Case ID: so2d_82/html/0138-01.html
Source: Caselaw Access Project
Author: {"author": "THOMAS, Justice.", "license": "Public Domain", "url": "https://static.case.law/"}
Date Created: 2024-08-24T03:29:51.129683

Ida HOAG, Appellant, v. Helen MOELLER, Appellee.
    Supreme Court of Florida, Division B.
    July 27, 1955.
    Rehearing Denied Sept. 15, 1955.
    P. Donald DeHoff and Marie C. Broetz-man, Jacksonville, for appellant.
    John M. McNatt, Jacksonville, for ap-pellee.
   THOMAS, Justice.

In her complaint the appellant alleged that she was requested by the appellee to go into appellee’s home to keep under surveillance a workman who was inspecting “burglar bars” that had been recently installed. While the appellant was following the workman around they passed from the bedroom into the dining room. Because the difference in the levels of the floors in the two rooms was from “three and a half to four inches” the appellant stumbled, fell and was injured. It was averred that the rooms were in semi-darkness because the blinds were partly drawn and appellee “had not given [the appellant] permission” to raise them. The appellant charged that because of the dim light and the sameness of the color of the floors in both rooms, the difference in elevation was not obvious, and that her assumption that the place was safe and that no danger was to be apprehended, caused her downfall.

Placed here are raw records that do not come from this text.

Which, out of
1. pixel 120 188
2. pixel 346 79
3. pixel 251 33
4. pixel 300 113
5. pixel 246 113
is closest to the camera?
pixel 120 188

At the conclusion of the testimony introduced in behalf of the appellant, the court indicated that the motion of the ap-pellee for a directed verdict would be granted so the appellant took a nonsuit. This appeal followed.

From the appellant’s own testimony it appears that the mishap occurred at nine-thirty in the morning. She had been watching the workman as he went to various places in the house and performed his duties without the aid of any artificial light. Evidently she was following the workman at the very time she stepped through French doors and fell. There' was evidence that although the floors of the two rooms were the same color, the dining room which appellant was entering was partly covered by a rug, and extending from that rug to the sill where she stumbled was a small rug of .different design, so her ability to see the disparity in floor levels could not have been affected by the sameness of the color of the floors in the rooms of exit and entry.

From the appellant’s own testimony and the evidence introduced while she was testifying it is plain that there was sufficient light for her safely to make her way, and that there was no reason for her being deceived by the sameness of the color of the floors in the two rooms. And besides, the workman she was watching served as a pilot as she wended her way through the house. In all these circumstances we conclude that appellant’s right to recovery is reduced to the lone fact that the appellee sent her into a home where there was a difference in floor levels of the two rooms and that failure to inform her of that condition amounted to negligence. We cannot adopt this view.

We said in Bowles v. Elkes Pontiac Co., Fla., 63 So.2d 769, 772, that an allegation “that the color of the platform drop-off and floor of the showroom was the same and this fact, coupled with the 3 inch drop-off, made a situation dangerous, contains no merit.” And in the opinion the court observed that it is “a matter of general knowledge that there are multiple steps in * * * business establishments * * * with the same color as that of the floor.” In that case we applied the rule that the person injured had the duty to use ordinary care for his own safety and “to look * * * where he [was] going.” Of like effect was our decision in Matson v. Tip Top Grocery Co., Inc., 151 Fla. 247, 9 So.2d 366. We observed that a difference in floor levels does not of itself constitute failure to use due care for the safety of a person invited to the premises and there is no duty to issue warning of such condition when it is obvious and not inherently dangerous.

We hold that there is no reason to apply a stricter rule to accidents caused by differences in floor levels in a private home. That type of construction is common and no one entering a home can assume that the floors of all rooms in the same story have the same level, blindly travel on the presumption, disregard his own safety, stumble, fall, and recover.

The judgment is—

Affirmed.

DREW, C. J., and HOBSON and THORNAL, JJ., concur.